# Excerpt provided
>> begin
Answer an Important Question: Are Your Directors Independent?
Diane Glover
Sep 18, 2018

Not-for-profit organizations that file IRS Form 990 must indicate the number of independent voting members or directors of the governing body. (This is entered on Parts 1 and VI.) The IRS is not the only group interested in these facts. Two other groups also focus on the number of independent directors: state attorneys general and prospective donors. All three groups believe that independent directors are the cornerstone of good governance. In other words, they believe independent directors are less likely to cause the organization to violate prohibitions on private benefit and private inurement.
No Conflict of Interest
Independence generally requires that a director has no conflict of interest. A conflict arises when a director (or a family member) has an interest different from that of the exempt organization (EO). It may involve direct or indirect compensation from the EO, or involve a transaction between the director and the EO or a related organization.
Four Characteristics of Independence
A director is independent only if all four of the following criteria applied at all times during the year.
1. Employee Compensation. The director wasn’t compensated as an officer or other employee of the exempt organization or of a related organization. In addition, the director wasn’t compensated by an unrelated organization or individual for services to the organization or a related organization, if the compensation is required to be reported on Form 990 (in Part VII, Section A). However, reasonable compensation from the organization for services as a director doesn’t preclude independence.
2. Services as an Independent Contractor. The director didn’t receive more than $10,000 of total compensation or other payments as an independent contractor from exempt organization (or a related organization). The threshold of $10,000 is based on the organization’s tax year. Note: Expense reimbursements under an accountable plan aren’t included in calculating the limit of $10,000.
For example, during the exempt organization’s tax year, a director received $7,500 in fees for tax and accounting services provided to the exempt organization, $3,100 for out-of-pocket expenses, and a $7,300 fee (considered reasonable) for services as director. The director is independent since the accounting and tax service fees are under the $10,000 threshold and the other items are excluded.
>> end
# Data
>> begin
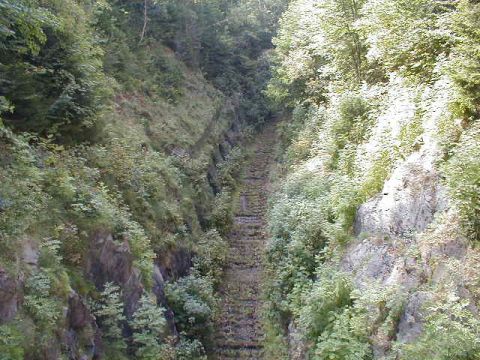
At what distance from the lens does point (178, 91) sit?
2378 cm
>> end
# Things to do
[A] Answer these about the article on director independence, one per line:
(i) Besides the IRS, which two groups also focus on the number of independent directors?
(ii) What amount of total compensation or other payments as an independent contractor would cost a director independence?
(iii) In the worked example, how much did the director receive in fees for tax and accounting services?
[B] From the article on director independence, extract the passage between "2. Services as" and "items are excluded.", inclusive, word for word.

# Replies
[A]
(i) State attorneys general and prospective donors.
(ii) More than $10,000, measured over the organization's tax year.
(iii) $7,500.

[B]
2. Services as an Independent Contractor. The director didn’t receive more than $10,000 of total compensation or other payments as an independent contractor from exempt organization (or a related organization). The threshold of $10,000 is based on the organization’s tax year. Note: Expense reimbursements under an accountable plan aren’t included in calculating the limit of $10,000.
For example, during the exempt organization’s tax year, a director received $7,500 in fees for tax and accounting services provided to the exempt organization, $3,100 for out-of-pocket expenses, and a $7,300 fee (considered reasonable) for services as director. The director is independent since the accounting and tax service fees are under the $10,000 threshold and the other items are excluded.